Para o pesquisador, grupos neonazistas se sentem encorajados a partir do discurso de intolerância.
“A primeira questão, na verdade, é que grupos neonazistas se sentem à vontade a partir de uma inspiração do governo. (…) O número de adeptos tem crescido mais que o número de grupos, o que também é muito perigoso. Eles estão deixando de ser grupos divididos e passando por um processo de unificação, o que os deixa ainda mais forte”, alertou.
Veja a íntegra da nota da Eletronuclear:
“Em mais de 35 anos de operação das usinas da Central Nuclear Almirante Álvaro Alberto (CNAAA), nunca houve um acidente ou evento externo que pusesse em risco os trabalhadores das usinas, a população ou o meio ambiente da região. Um dos principais conceitos empregados na indústria nuclear é o de defesa em profundidade, ou seja, de barreiras em série.
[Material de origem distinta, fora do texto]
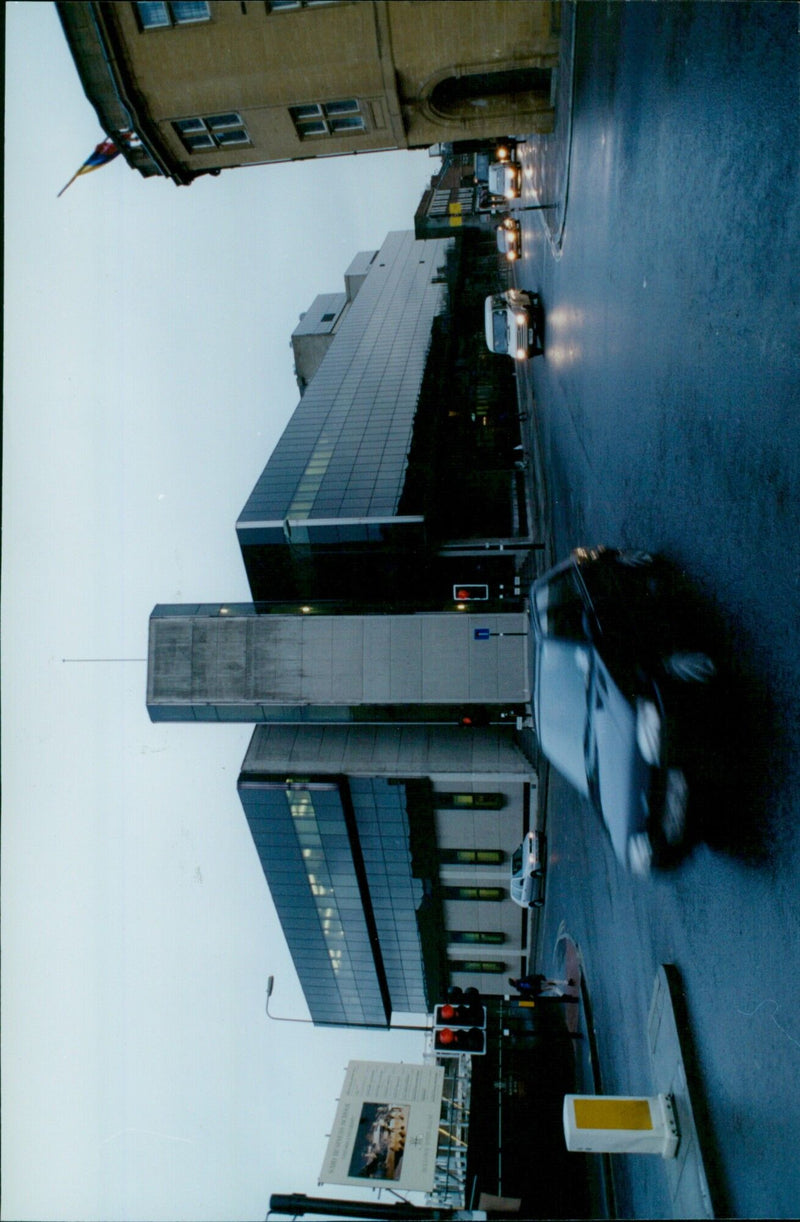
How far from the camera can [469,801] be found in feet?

Por se tratar de uma forma de energia concentrada, a segurança das instalações nucleares vai muito além das grossas paredes de aço (interna) e concreto (externa) que cercam os reatores das usinas e protegem contra o aumento de pressão no interior do reator. As instalações nucleares contam com sistemas de segurança passivos, que entram automaticamente em ação em situações de emergência para impedir acidentes, desligando e resfriando o reator de forma segura.
As usinas nucleares de Angra dos Reis também foram projetadas e dimensionadas para resistir a vários tipos de acidentes externos. Entre eles, considera-se o maior terremoto que poderia ocorrer no sítio onde se encontram as usinas e o efeito da explosão de uma carga de TNT num caminhão trafegando próximo à central, por exemplo.
Eventos como maremotos, inundações, explosões e até a queda de um avião sobre as instalações nucleares também foram considerados no projeto das usinas e não comprometeriam a segurança das barreiras de contenção do reator, que impedem a liberação de radiação para o meio externo.
Além disso, há a proteção física de um sítio nuclear, que conta com medidas adicionais de segurança, de fora para dentro. Medidas estas que vão se tornando mais rigorosas quanto mais próximas das usinas (cercas concêntricas monitoradas; corpo de guarda; guaritas externas e internas e de acesso às usinas; sistema de circuito fechado de televisão; sistema de alarme para abertura de portas; etc.).
Portanto, cabe ressaltar que o projeto das usinas nucleares brasileiras possui margens de segurança bastante satisfatórias para resistir a situações externas extremas, como as acima mencionadas, sem comprometer a estrutura onde fica o reator das usinas”.